Im Totenbuch des Aachener Marienstifts wird 1219 erwähnt, dass der Schöffe Gerardus de Helrode verstorben ist. Dies ist die erste urkundliche Erwähnung Hehlraths.

Hehlrath gehörte vom 18. Jahrhundert bis 1859 zu Eschweiler und bildete von 1859 bis 1972 zusammen mit Kinzweiler und St. Jöris die aus Eschweiler ausgegliederte Gemeinde Kinzweiler im Kreis Aachen. 1950 fiel der alte Hehlrather Ortsteil Velau den Braunkohlebaggern zum Opfer. 1972 kam die Gemeinde Kinzweiler im Rahmen der kommunalen Neugliederung wieder zu Eschweiler.

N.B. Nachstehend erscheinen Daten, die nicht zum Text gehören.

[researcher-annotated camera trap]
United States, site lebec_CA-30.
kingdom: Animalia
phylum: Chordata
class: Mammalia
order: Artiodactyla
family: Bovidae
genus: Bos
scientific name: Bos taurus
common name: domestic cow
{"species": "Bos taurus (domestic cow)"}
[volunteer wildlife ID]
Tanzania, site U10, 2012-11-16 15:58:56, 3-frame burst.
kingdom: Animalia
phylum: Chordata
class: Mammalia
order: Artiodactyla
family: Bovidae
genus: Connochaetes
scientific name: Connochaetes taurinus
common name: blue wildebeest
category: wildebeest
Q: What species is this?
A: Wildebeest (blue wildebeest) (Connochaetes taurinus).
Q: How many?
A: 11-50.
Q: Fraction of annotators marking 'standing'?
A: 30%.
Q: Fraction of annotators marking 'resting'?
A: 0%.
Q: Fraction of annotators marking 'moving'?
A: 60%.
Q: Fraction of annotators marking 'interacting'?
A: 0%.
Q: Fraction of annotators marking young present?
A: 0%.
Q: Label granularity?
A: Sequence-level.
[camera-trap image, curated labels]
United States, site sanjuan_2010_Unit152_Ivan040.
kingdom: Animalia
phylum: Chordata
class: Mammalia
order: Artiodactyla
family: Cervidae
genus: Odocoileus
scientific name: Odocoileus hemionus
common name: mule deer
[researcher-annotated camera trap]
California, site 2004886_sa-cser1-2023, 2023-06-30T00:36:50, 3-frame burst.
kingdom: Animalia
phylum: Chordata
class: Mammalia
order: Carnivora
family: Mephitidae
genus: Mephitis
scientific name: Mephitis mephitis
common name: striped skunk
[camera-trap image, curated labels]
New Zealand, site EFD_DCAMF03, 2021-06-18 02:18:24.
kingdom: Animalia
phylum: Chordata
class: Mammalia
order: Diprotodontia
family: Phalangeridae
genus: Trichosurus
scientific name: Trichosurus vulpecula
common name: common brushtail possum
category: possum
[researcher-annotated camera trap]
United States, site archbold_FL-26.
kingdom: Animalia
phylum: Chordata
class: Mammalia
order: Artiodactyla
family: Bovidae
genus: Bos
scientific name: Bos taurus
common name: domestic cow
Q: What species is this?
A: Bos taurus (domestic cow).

So fanden sich 1897 auf dem Fruchtspeicher des heutigen Wachlokals "Hexenhaus" einige Karnevalsjecken - wahrscheinlich die "Hähle Prame" und der "Ochsenclub" -, damals noch auf Strohballen sitzend, zur Gründung einer Karnevalsgesellschaft zusammen. Das Wappentier, eine Kuh, war schnell gefunden; denn schließlich handelte es sich bei Hehlrath noch um ein richtiges Bauerndorf, welches für seine Zuchterfolge bekannt war.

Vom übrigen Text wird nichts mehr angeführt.